Il avait demandé à sortir et à changer de cellule

La chambre de l’instruction de la cour d’appel de Rennes a rejeté ce vendredi 14 août 2026 la demande de mise en liberté de l’homme de 27 ans soupçonné d’avoir infligé des actes de torture à son codétenu, un homme de 25 ans souffrant d’incontinence fécale, avant de le tuer à la maison d’arrêt de Rennes-Vezin (Ille-et-Vilaine) le 14 juin 2025.

L’accusé avait récemment formé une nouvelle demande de mise en liberté devant le juge d’instruction en charge de l’affaire, mais celle-ci avait déjà été rejetée. Quatorze mois après le drame, le détenu a fait appel de cette décision.

Le 14 juin 2025, le corps inanimé du codétenu avait été découvert par des surveillants pénitentiaires dans la cellule n°16. Malgré les tentatives de réanimation, la victime présentait d’importantes traces de coups et de brûlures et était déclarée décédée.

Les premiers rapports des surveillants indiquaient qu’aucun appel de secours ne leur avait été signalé ce jour-là. Un surveillant avait noté une forte odeur d’excréments dans le couloir et avait observé un des détenus sous la douche, tandis que l’autre se tenait près de la fenêtre avec un tissu sur le nez, demandant à sortir et à changer de cellule.

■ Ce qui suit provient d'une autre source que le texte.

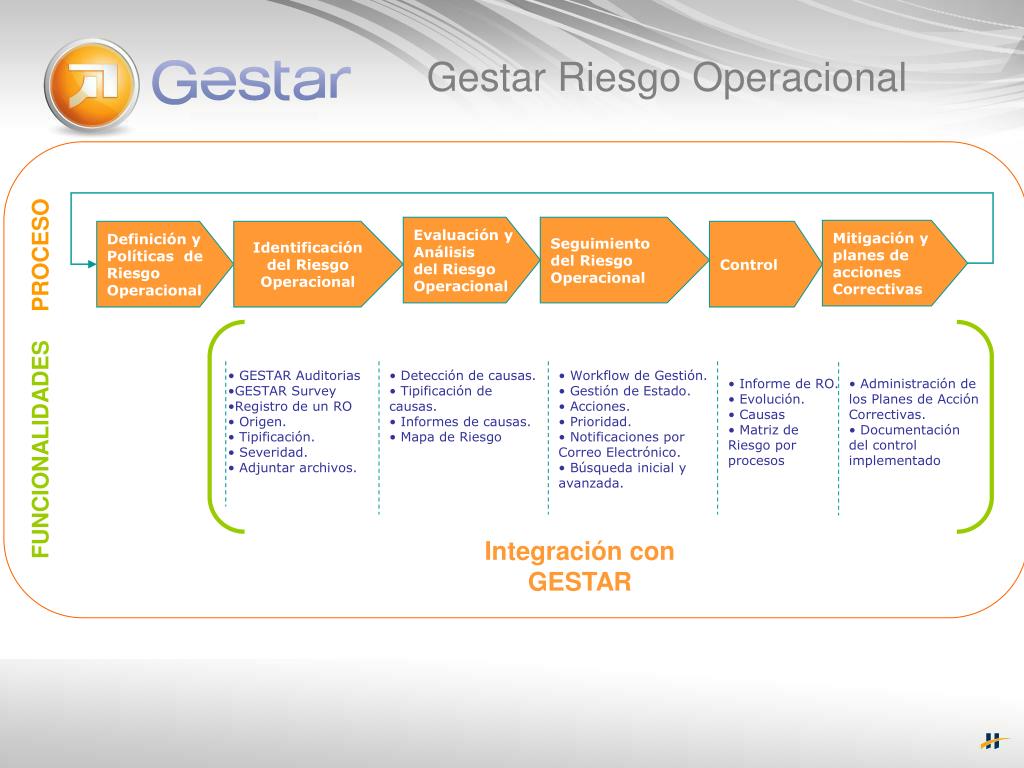 Gestar

Gestar Riesgo Operacional

PROCESO

Definición y Políticas de Riesgo Operacional

Identificación del Riesgo Operacional

Evaluación y Análisis del Riesgo Operacional

Seguimiento del Riesgo Operacional

Control

Mitigación y planes de acciones Correctivas

FUNCIONALIDADES

• GESTAR Auditorias
•GESTAR Survey
•Registro de un RO
• Origen.
• Tipificación.
• Severidad.
• Adjuntar archivos.

• Detección de causas.
• Tipificación de causas.
• Informes de causas.
• Mapa de Riesgo

• Workflow de Gestión.
• Gestión de Estado.
• Acciones.
• Prioridad.
• Notificaciones por Correo Electrónico.
• Búsqueda inicial y avanzada.

• Informe de RO.
• Evolución.
• Causas
• Matriz de Riesgo por procesos

• Administración de los Planes de Acción Correctivas.
• Documentación del control implementado

Integración con GESTAR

L’autopsie a révélé des fractures d’âges différents et une plaie frontale, tandis que plusieurs détenus avaient constaté des signes de violence sur la victime. Selon des éléments de l’enquête, l’homme décédé souffrait de problèmes gastriques, qui sont au cœur du dossier.

Le jour des faits, dix appels ont été effectués entre l’intervention des surveillants, mais aucune communication n’a été établie avec le poste d’information et de contrôle. L’accusé, représenté par Maître Sobieslaw Bemmoussat, a reconnu avoir frappé la victime, mais conteste être responsable des brûlures et nie toute intention homicide.

Un codétenu a déclaré avoir entendu l’accusé dire qu’il allait tuer la victime, et l’accusé avait vu ses demandes de changement de cellule refusées, une situation compliquée par la surpopulation carcérale. Un expert psychiatre a qualifié le détenu de « personnalité psychopathique » avec une « dangerosité criminologique élevée ».

Actuellement incarcéré au Havre, l’avocate générale a exprimé des craintes quant à un éventuel renouvellement des faits et a souligné l’absence de projet alternatif à la détention. La cour a finalement rejeté la demande de mise en liberté du détenu.